Дядя в пенсне на длинном хрящеватом носу и в носках сидел на табурете посреди комнаты, словно видение из другого мира, а вокруг на койках разместились наши коммунары, и все таращили на дядю глаза.
Я хотела назвать его по имени, отчеству — не могла же я самым мещанским образом ляпнуть: «Здрасте, дядя!» Но от волнения забыла, как звали дедушку, отца моей мамы. И потому сказала:
— Здравствуйте, товарищ Лупанов!
Дядя удивился и ответил:
— Здравствуй, товарищ Лелька!
А Котька Пискавер ни с того ни с сего захохотал. Котька был в коммуне недавно. Мы его вырвали из мелкобуржуазной стихии. Стихия была у него дома. Дело в том, что Котькина мама занималась тем, что делала корсеты нэпманкам.

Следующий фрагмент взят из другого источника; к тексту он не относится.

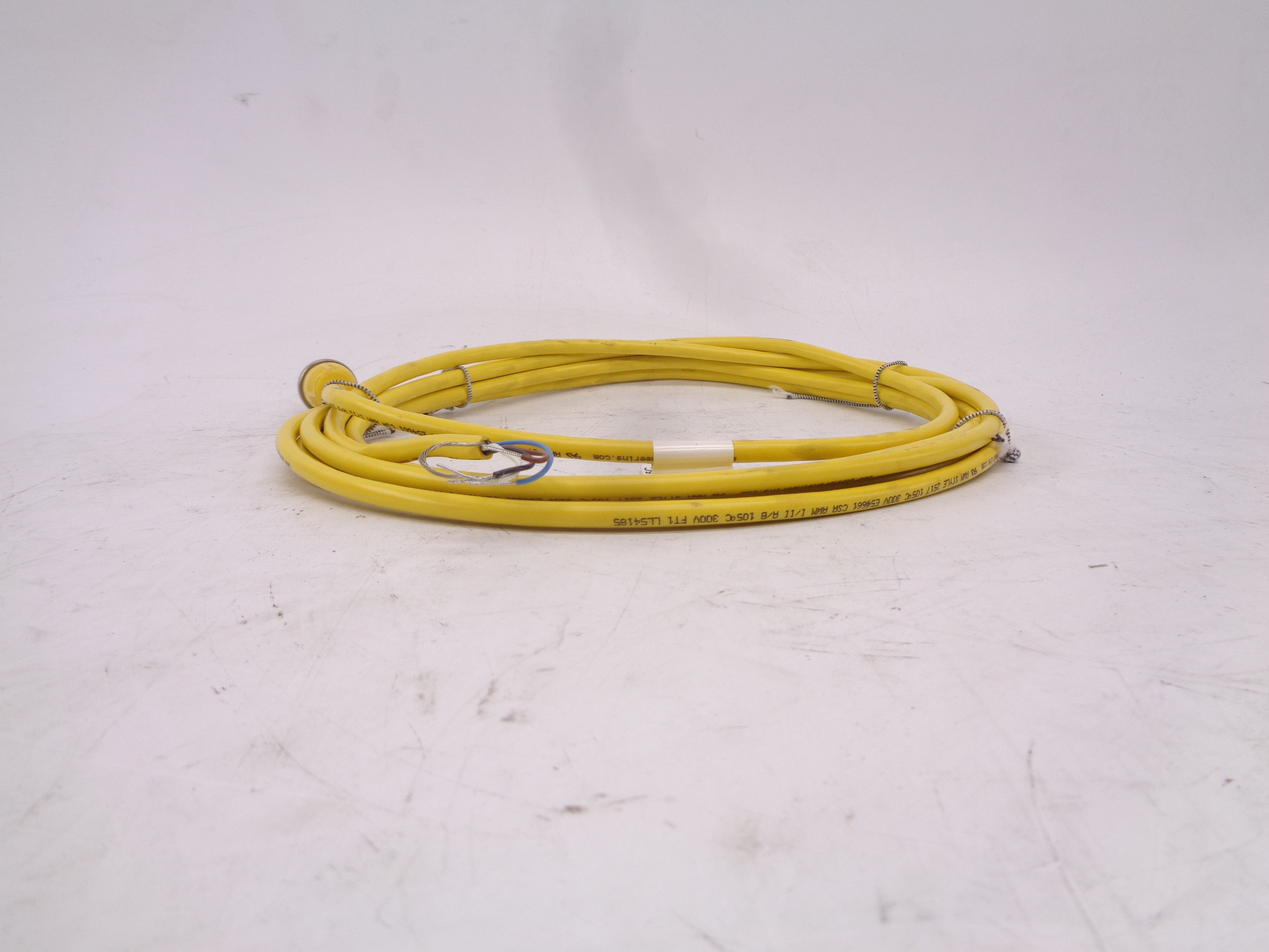 BANNER ENGINEERING QDC-515C 37442 (YELLOW) NSNP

Корсеты были в наших глазах такой же неотъемлемой частью капитализма, как, скажем, прибавочная стоимость. И мы не могли мириться с тем, что наш товарищ Котька, самый лучший оратор в нашей школьной ячейке, будет вариться в буржуазном соку своей семьи.
Мы постановили: предложить Котьке публично отречься от матери, которая делает предметы роскоши для толстых нэпманок, и отца, который частным образом штампует крючки, кнопки и еще какие-то запчасти для этих корсетов.
Но Котька отказался. Не по каким-нибудь идейным причинам. «Я, — говорит, — публично про корсеты говорить не буду. Это если бы у меня родители были попы, служители культа, тогда надо было бы публично отрекаться, как от опиума для народа. Чтобы использовать трибуну для антирелигиозной агитации».